--- GIVEN PASSAGE ---
5. Large water storage container. Normally used to pre-mix R/O water and salt to be used for water changes or top-offs (just fill enough water so the tank is full).
6. Lights - Anemones require high lighting (CF or Compact Fluorescents with actinic bulbs or halides), I believe about 5 watts per gallon. Since you have a 50 gallon tank, you will probably need to buy lights that produce 250 watts (50 gallon tank * 5 watts per gallon requirement = 250 watts lighting system)
7. Chiller? - With a 50 gallon tank and high wattage lights and equipment, there may be a problem with excessive heat, therefore, a chiller will be required. DIY chillers or small fans will typically work on smaller tanks, on a 50 gallon tank or higher, using DIY (Do It Yourself) chillers or fans, the temp decrease will probably be minimal, which is why chillers are needed.
8. Heater? - Depending how cold it gets at night, you may need to get a heater to keep the temps from fluctuating too low.
9. Hydrometer - Used to measure the amount of salinity when mixing salt
10. Thermometer

LR or Live Rock is a term used for rocks, typically found in salt water, that contain little bugs/critters that help filter out particulates in the water to aid in filtration.
---
- _EXERCISE 1_
Using the aquarium equipment list, decide whether each statement agrees with it, answering yes or no and quoting the deciding words.
(a) The list estimates that anemones need about 5 watts of lighting per gallon.
(b) The list says DIY chillers or small fans work well on tanks of 50 gallons or more.
(c) The list describes a hydrometer as a tool for measuring temperature.
- _EXERCISE 2_
Answer these questions from the aquarium equipment list, one per line:
(a) What is the large water storage container normally used to pre-mix?
(b) How many watts of lighting does the list say a 50 gallon tank will probably need?
(c) What do the critters on live rock help filter out of the water?
--- DATASET EXCERPT ---
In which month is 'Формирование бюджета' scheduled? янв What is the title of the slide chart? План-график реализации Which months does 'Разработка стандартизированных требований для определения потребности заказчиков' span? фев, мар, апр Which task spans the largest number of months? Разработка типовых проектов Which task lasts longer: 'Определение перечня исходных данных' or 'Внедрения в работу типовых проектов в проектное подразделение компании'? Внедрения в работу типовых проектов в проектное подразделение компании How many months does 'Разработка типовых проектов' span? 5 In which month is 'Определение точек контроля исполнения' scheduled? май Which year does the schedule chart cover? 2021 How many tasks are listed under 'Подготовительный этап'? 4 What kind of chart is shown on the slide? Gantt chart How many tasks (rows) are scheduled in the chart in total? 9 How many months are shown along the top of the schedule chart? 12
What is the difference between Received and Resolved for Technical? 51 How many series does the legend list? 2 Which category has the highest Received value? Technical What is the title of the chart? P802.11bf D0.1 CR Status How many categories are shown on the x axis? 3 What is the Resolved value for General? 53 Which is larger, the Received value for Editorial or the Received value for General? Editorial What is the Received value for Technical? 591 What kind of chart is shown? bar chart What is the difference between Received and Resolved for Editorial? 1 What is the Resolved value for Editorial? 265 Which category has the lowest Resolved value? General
---
- _YOUR SOLUTION 1_
(a) Yes: "I believe about 5 watts per gallon"
(b) No: "on a 50 gallon tank or higher, using DIY (Do It Yourself) chillers or fans, the temp decrease will probably be minimal"
(c) No: "Used to measure the amount of salinity when mixing salt"

- _YOUR SOLUTION 2_
(a) R/O water and salt
(b) 250 watts
(c) Particulates